DEAR ABBY: Couple’s future is threatened by fiancee’s grief, depression

Thursday, April 15, 2021

DEAR ABBY: My fiancee and I have been together for four years. I have lost A LOT of people in my life, so I am used to death. She, on the other hand, didn’t experience it until two years ago, when she lost her grandfather. The next year, her mother passed, and last year we lost a child — her oldest — my stepson.

Abby, she is so lost. She’s no longer the same person she once was, and I totally understand that. I’m sad and depressed, too, but she’s bad.

I love this woman like I have never loved any other. I can’t picture life without her, but lately I have begun to wonder how it would affect me, her and the kids if I left. I’m not equipped to deal with someone else’s depression on top of my own. I have been trying, but I’m finding myself getting more and more angry. What should I do? — TORN IN THE EAST

DEAR TORN: You mentioned that you, too, suffer from depression. Are you receiving treatment for it? If you are seeing a psychologist (and being medicated), discuss this with the person who is working with you. You may need a change in your medication.

PROVIDED RECORDS:
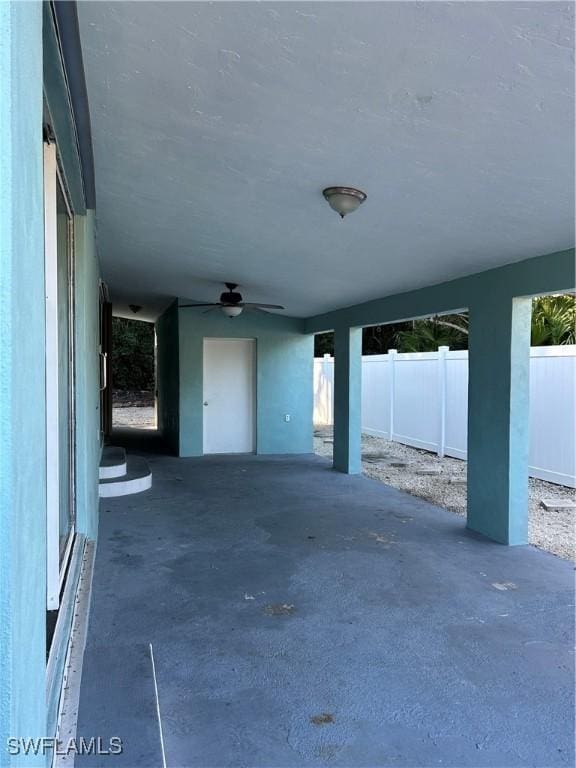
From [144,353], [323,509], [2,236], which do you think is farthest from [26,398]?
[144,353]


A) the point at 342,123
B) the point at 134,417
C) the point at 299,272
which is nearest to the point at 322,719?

---

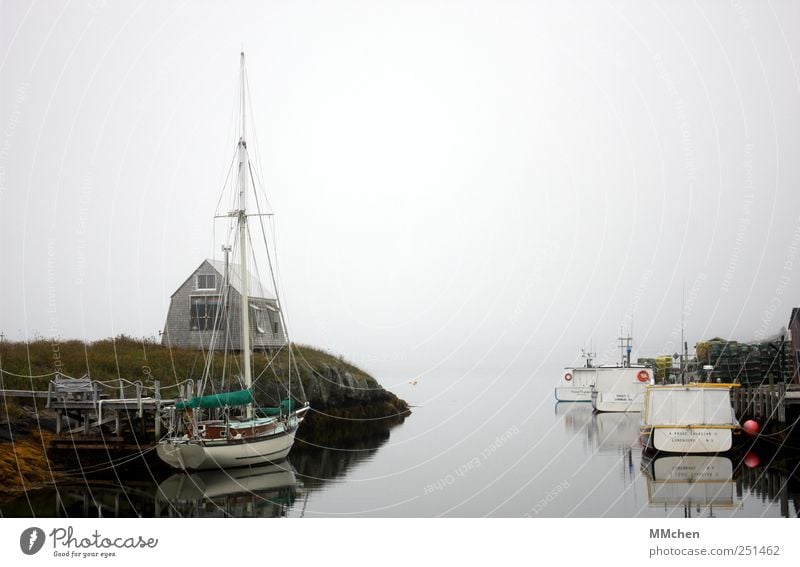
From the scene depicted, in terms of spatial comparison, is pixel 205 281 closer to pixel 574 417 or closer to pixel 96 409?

...

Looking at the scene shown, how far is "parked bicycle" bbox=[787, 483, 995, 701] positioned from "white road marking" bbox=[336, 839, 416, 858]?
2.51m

WHAT THIS EXERCISE ASKS:
1. Answer these questions using the Dear Abby advice column.
(a) How long has the letter writer been with the fiancee?
(b) Which death did the fiancee experience first, and when?
(c) According to the reply, what might the letter writer need if receiving treatment?
2. Continue the Dear Abby advice column from its last sentence.

ANSWERS FOR THE EXERCISE:
1.
(a) Four years.
(b) Her grandfather's death, two years ago.
(c) A change in medication.

2.
It isn’t surprising that with so much loss all at once in her life, your fiancee is grieving and depressed. Frankly, while I might suggest she join a support group for help in coping with the loss of her child, she may also need help from a licensed mental health professional. Although you are tempted, I don’t think now is the time to abandon your fiancee and her children. Once she is stabilized, you may not want to leave at all.

DEAR ABBY: I have two wonderful grandparents I love very much. They are the most important people in my life, and I always think about them when planning anything in my life because I want to make them happy.

The problem is I want to go to college out of state and pursue a career that isn’t possible in the city or state they live in. They want me to live with them in a city I can’t be happy in because of this.

How do I tell them I can’t see myself staying there for the rest of my life? I know they won’t be happy hearing it, but I don’t want to disappoint them or make them think I don’t love them anymore by leaving. Please help. I don’t know what to do or what path in life to take. — AT A CROSSROADS IN TEXAS

DEAR AT A CROSSROADS: You ARE at a crossroads. You’re standing in the intersection of adolescence and adulthood. You deserve the chance to fulfill your dreams, so it’s time for an adult conversation with your grandparents. Explain that you love them and don’t want to disappoint them, and outline what your plans are regarding your education and your career. While they may be disappointed, if they love you as much as you love them, they won’t stand in your way.

DEAR ABBY: I’m in a same-sex relationship with a woman I love and admire. But five months in, sex is becoming impossible because I think I’m heterosexual. Leaving this relationship scares me because I can’t imagine a life without her.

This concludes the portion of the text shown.